# Can equations be simplified with the help of a given set of equations?

There are many posts here and elsewhere asking for algorithms to simplify simple arithmetic expressions. For example, this question asks how to simplify the expression $$axc + byc + ayc + bxc$$. Symbolics and xcas are two examples among many of Computer Algebra Systems (CAS) that can do this. But Symbolics and xcas perform differently: Symbolics can simplify the expression above and turn it into $$cx(a + b) + cy(a + b)$$, whereas xcas completely factorizes the expression into $$(a + b)c(x + y)$$.

I was wondering if there is any CAS that simplifies expressions based on some set of equations that you can input into the system? As an example, assume that we knew $$a + b = 2$$ and $$x + y = -1$$: is there any known (implemented) algorithm that given said equations, would factorize the expression above into simply $$-2c$$ ? Perhaps it's more pertinent to ask: could such an algorithm exist?

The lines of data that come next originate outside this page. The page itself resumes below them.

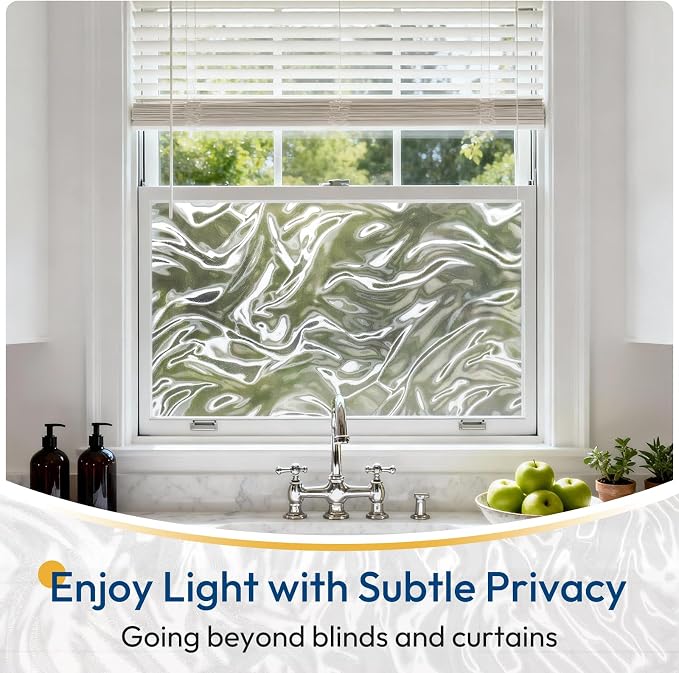 rabbitgoo Frosted Glass Window Privacy Film, Wave Pattern, 17.5" x 78.7" | - Image 2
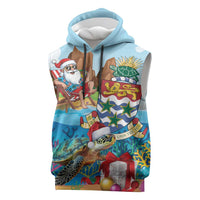 Cayman Islands Christmas Sleeveless Hoodie Santa Claus Turtle Beachy Xmas - Wonder Print Shop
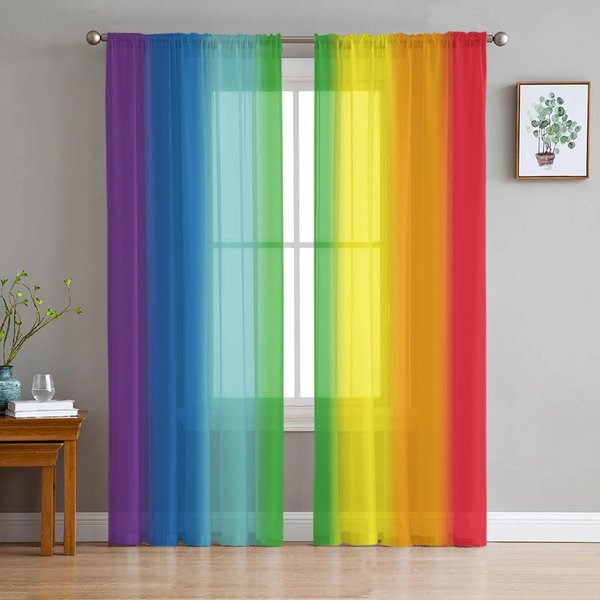 Cortinas Transparentes De Escamas De Sirena ArcoíRis Marino Para DecoracióN De Dormitorio Sala De Estar Cortina De Ventana Cocina Tul Voile Organza Cortinas W135 X H115Cm X1&Grommet Top-image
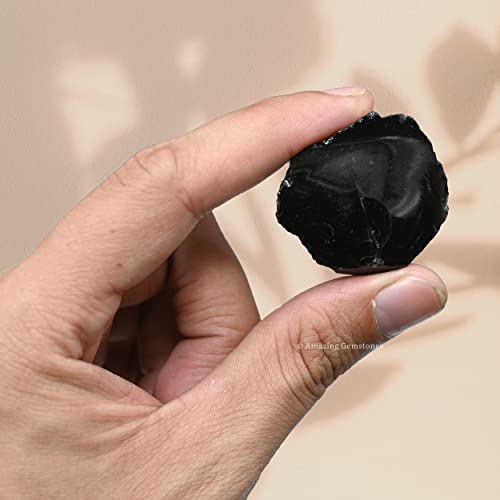 Image of Amazing Gemstone Black Obsidian Raw Crystals and Healing Stones, Natural Rocks for Tumbling and DIY Raw Stones and Crystals (5 Pieces)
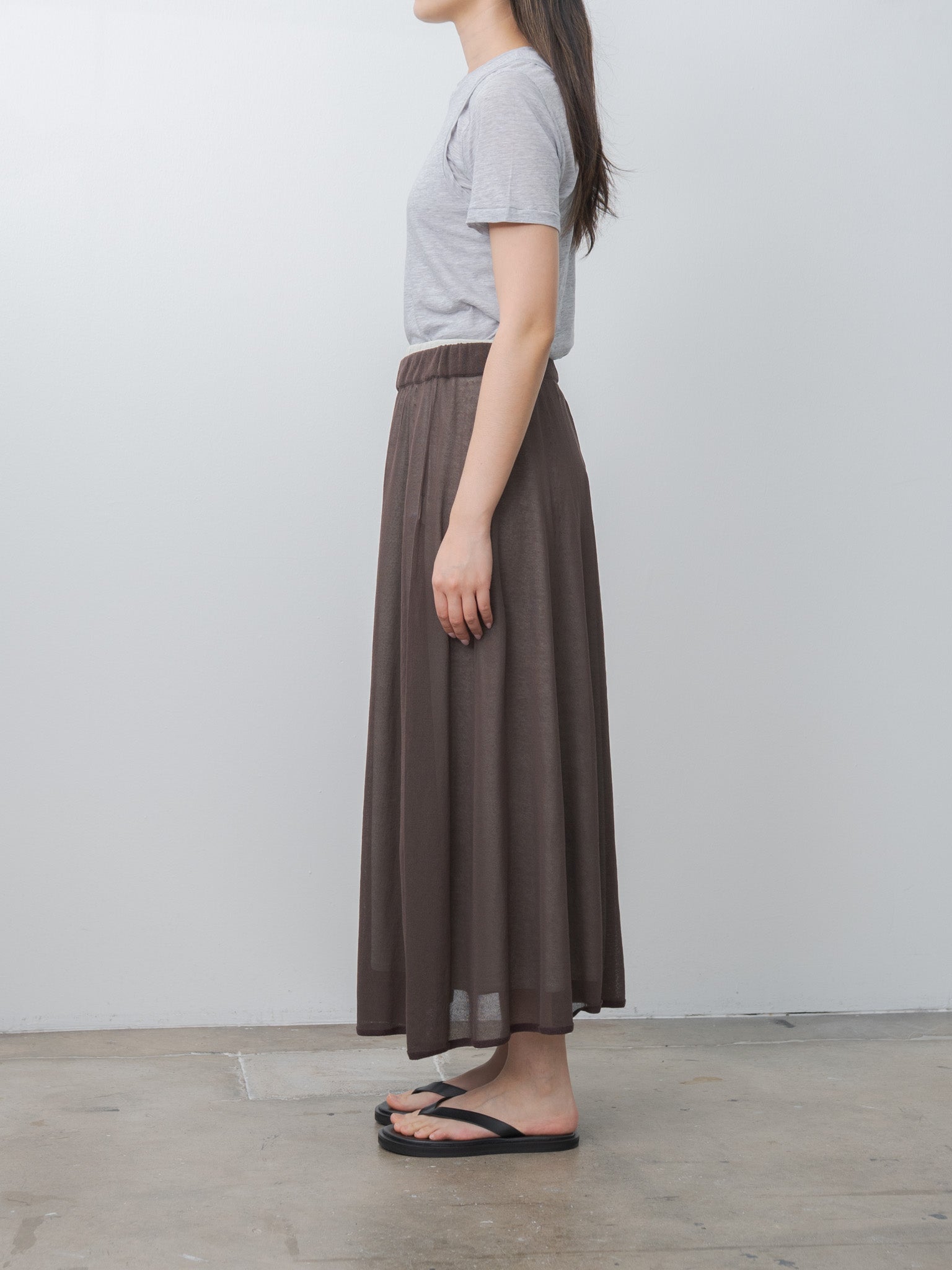 Namu Shop - Unfil High-Twisted Cotton Sheer Knit Layered Skirt - Charcoal Brown × Mist Green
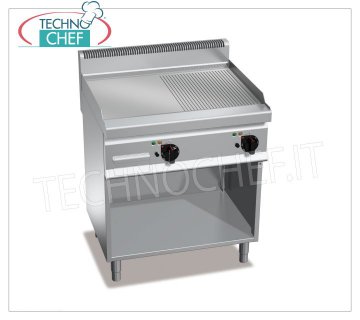 GAS FRY TOP, MULTIPAN PLATE 1/2 RIBBED and 1/2 SMOOTH, on CABINET, mod.G7FM8M-2 GAS FRY TOP with 1/2 SMOOTH and 1/2 RIBBED PLATE, BERTOS, MACROS 700 Line, MULTIPAN Series, DOUBLE module on OPEN COMPARTMENT with 795x500 mm COOKING ZONE, INDEPENDENT CONTROLS, thermal power Kw.13,8, Weight 88 Kg, dim.mm.800x700x900h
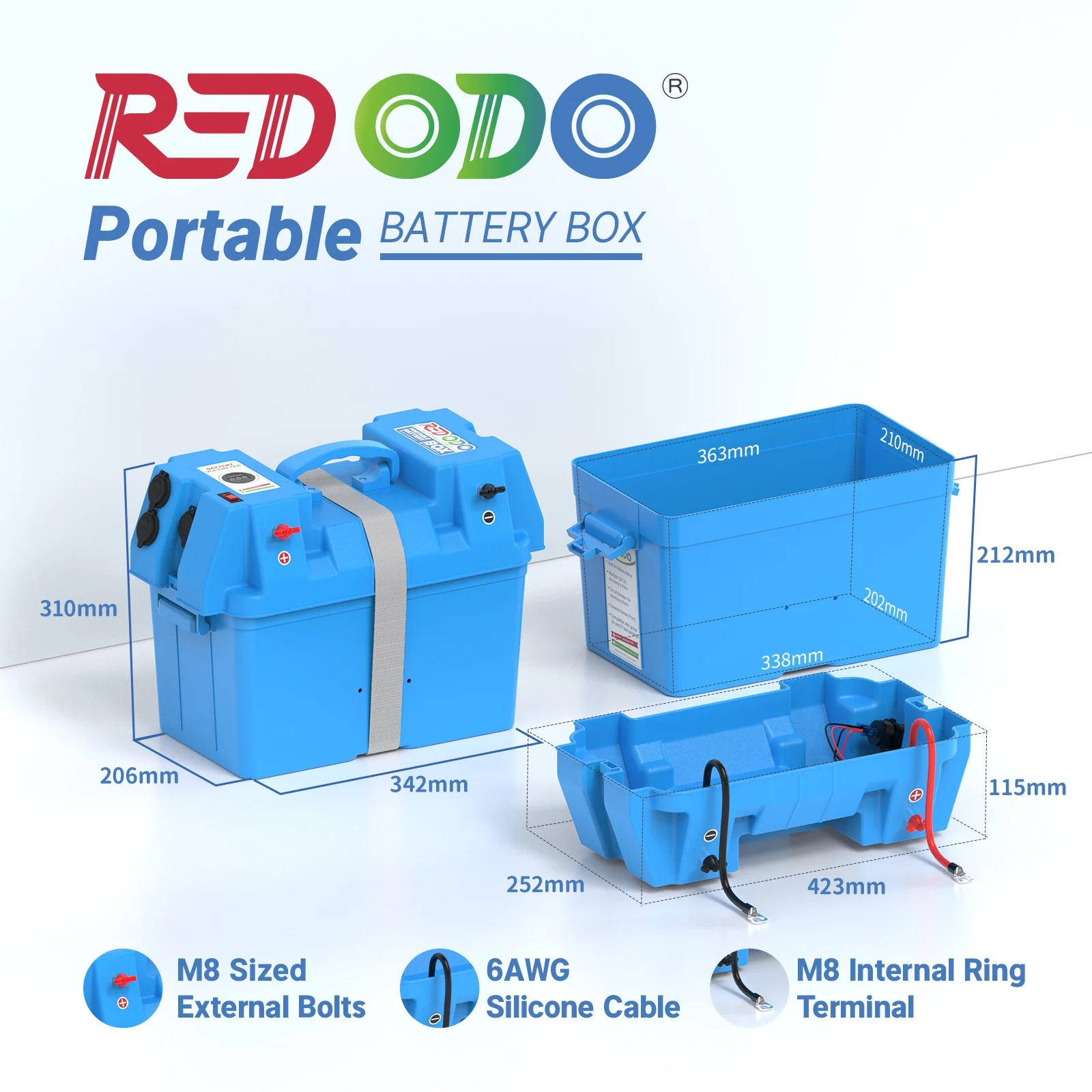 Redodo Portable Battery Box, Max. 60A Current Group 24-27 12V Battery Box for RV, Trolling Motor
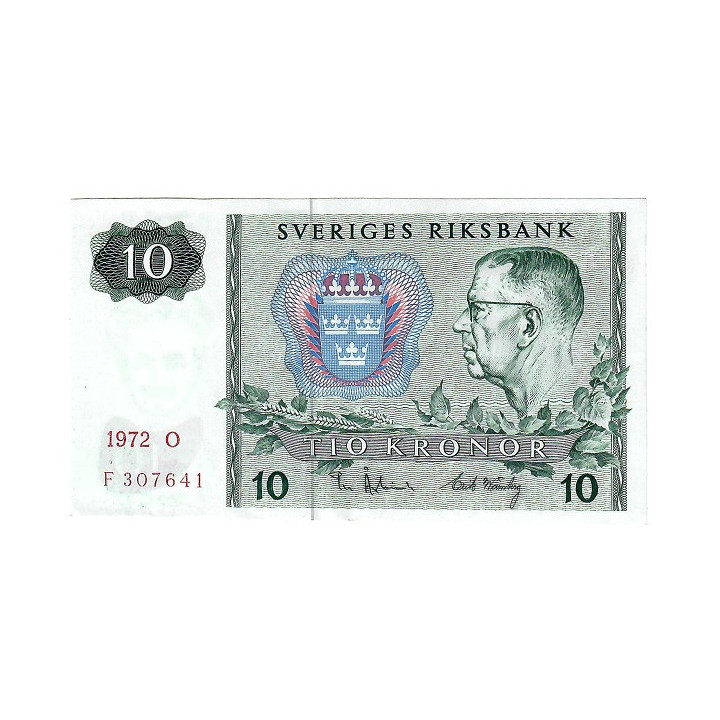 Sweden 10 Kronor 1972 P52c.2 XF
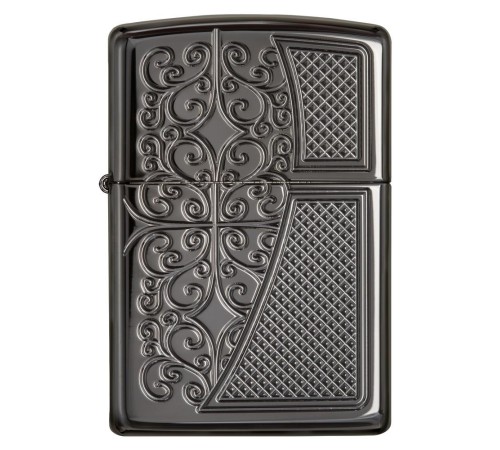 Зажигалка ZIPPO Armor™ с покрытием Black Ice®, латунь/сталь,чёрная, глянцевая, 37х13x58 мм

In the example above, we can set $$y = -1 - x$$ and $$b = 2 - a$$ (as pointed out in a comment), but in more complicated examples it might not be possible.

• Not sure the this is what you want, but setting $b:=2-a$ and $y:=-1-x$ will give you the desired simplification.
– user16034
Commented Sep 23, 2022 at 14:56

If your knowledge is in the form of linear equations, as in your example, then you can make a simple substitution. In your example, set $$b=2-a$$ and $$y=-1-x$$, as Yves Daoust suggests. This will work for any system of linear equations.